La question d’un troisième mandat d’Alassane Ouattara se pose avec de plus en plus d’acuité. Outre l’aspect politique, le Pr Martin Bléou, juriste émérite, a décidé d’éclairer la lanterne de ses concitoyens en passant en revue les conditions d’éligibilité énoncées par la Constitution pour voir si oui ou non, le président ivoirien peut prétendre à un autre mandat.
Candidature de Ouattara, Pr Martin Bléou douche les espoirs du RHDP
Avec le décès d’Amadou Gon Coulibaly, candidat désigné à la présidentielle 2020, le Rassemblement des houphouëtistes pour la démocratie et la paix (RHDP) s’active pour se trouver un nouveau candidat, cet homme providentiel qui pourra faire l’unanimité et rassembler davantage le parti, à moins de 100 jours de ce scrutin crucial. Ce casting est d’autant plus serré qu’Alassane Ouattara avait décidé de prendre sa retraite politique définitive, et passer la main à une nouvelle génération. Cependant, élus et cadres du parti au pouvoir ne cessent de lancer des appels incessants au président ivoirien pour qu’il revienne sur sa décision en acceptant de rempiler pour une nouvelle mandature. Sa réponse est d’ailleurs attendue pour la fin juillet.

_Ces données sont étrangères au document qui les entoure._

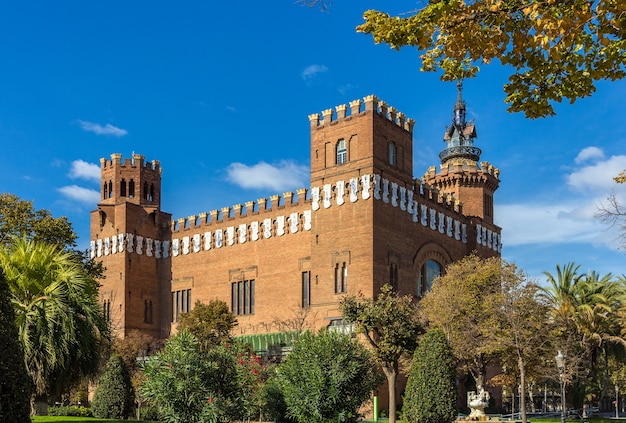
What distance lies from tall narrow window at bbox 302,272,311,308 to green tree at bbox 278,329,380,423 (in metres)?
22.5

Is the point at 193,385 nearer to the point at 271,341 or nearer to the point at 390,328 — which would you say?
the point at 390,328

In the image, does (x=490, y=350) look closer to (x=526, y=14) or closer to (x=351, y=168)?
(x=351, y=168)

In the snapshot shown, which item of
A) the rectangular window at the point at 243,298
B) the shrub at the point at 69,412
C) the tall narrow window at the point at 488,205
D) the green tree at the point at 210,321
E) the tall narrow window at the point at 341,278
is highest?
the tall narrow window at the point at 488,205

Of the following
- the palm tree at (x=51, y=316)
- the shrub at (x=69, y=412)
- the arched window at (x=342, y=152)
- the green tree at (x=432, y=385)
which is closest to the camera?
the palm tree at (x=51, y=316)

Même si ses partisans l’appellent à candidater, il faudra bien s’interroger si la Constitution de la troisième République lui permet de se présenter en bonne et due forme pour un 3e mandat ?
C’est à cette interrogation que le Professeur Martin Bléou a décidé de répondre à travers le thème « À propos de la question de la limitation du nombre de mandats présidentiels en Côte d’Ivoire ». « Je crois, en conscience, devoir apporter ce que je considère comme étant la réponse du droit », précise d’entrée le Juriste constitutionnaliste, avant de poser le principe édicté par la défunte Constitution, en son article 35 alinéa 1er : « Le président de la République est élu pour cinq ans au suffrage universel direct. Il n’est rééligible qu’une fois. » En vertu de cette loi, « en aucun cas, nul ne peut exercer plus de deux mandats présidentiels ». Mais l’avènement de la Constitution de la troisième République « marque-t-il un nouveau départ ? » au point de faire « tabula rasa » sur les deux précédents mandats.
À ce sujet, le Professeur titulaire des Universités se veut formel : « Le président de la République, qui a reçu deux mandats, l’un en 2010, et l’autre en 2015, aurait pu avoir le droit de briguer un troisième mandat, et même de se porter indéfiniment candidat à l’élection présidentielle, à une seule condition : celle de la suppression ou de l’abrogation ou, tout simplement, de la non-reconduction du principe de la limitation du nombre de mandats présidentiels par la Constitution du 08 novembre 2016. »
Or, poursuit l’ancien ministre de la Sécurité intérieure, la Constitution du 08 novembre 2016 a tout simplement reconduit le principe de la limitation du nombre de mandats présidentiels en son article 55 alinéa 1er : « Le président de la République est élu pour cinq ans au suffrage universel direct. Il n’est rééligible qu’une fois. » Aussi, explique-t-il : « Cette circonstance donne de constater que le principe de la limitation du nombre de mandats présidentiels n’a pas cessé d’exister pour réapparaître par la suite. Ce principe existe donc de façon continue depuis l’entrée en vigueur de la Constitution du 1er août 2000. Il est en vigueur depuis 2000, sans rupture. »
En pareille occurrence, ce principe, qui existe de façon continue depuis 2000, s’applique donc de façon continue. Ainsi, conclut Pr Martin Bléou : « Les deux mandats présidentiels, obtenus respectivement en 2010 et 2015, tombent sous le coup du principe de la limitation. Il suit de là que l’argument tiré du changement de Constitution ne saurait, en aucune manière, justifier une quelconque table rase du passé ni servir de base à l’affirmation selon laquelle les compteurs auraient été remis à zéro. »
Voilà donc l’oeil du juriste qui vient ainsi mettre fin au débat. Quels que soient les appels de son parti à briguer un autre mandat, et même les arrangements politiques qui pourraient surgir, un troisième mandat du Président Alassane Ouattara serait bien anticonstitutionnel, selon le Professeur Bléou.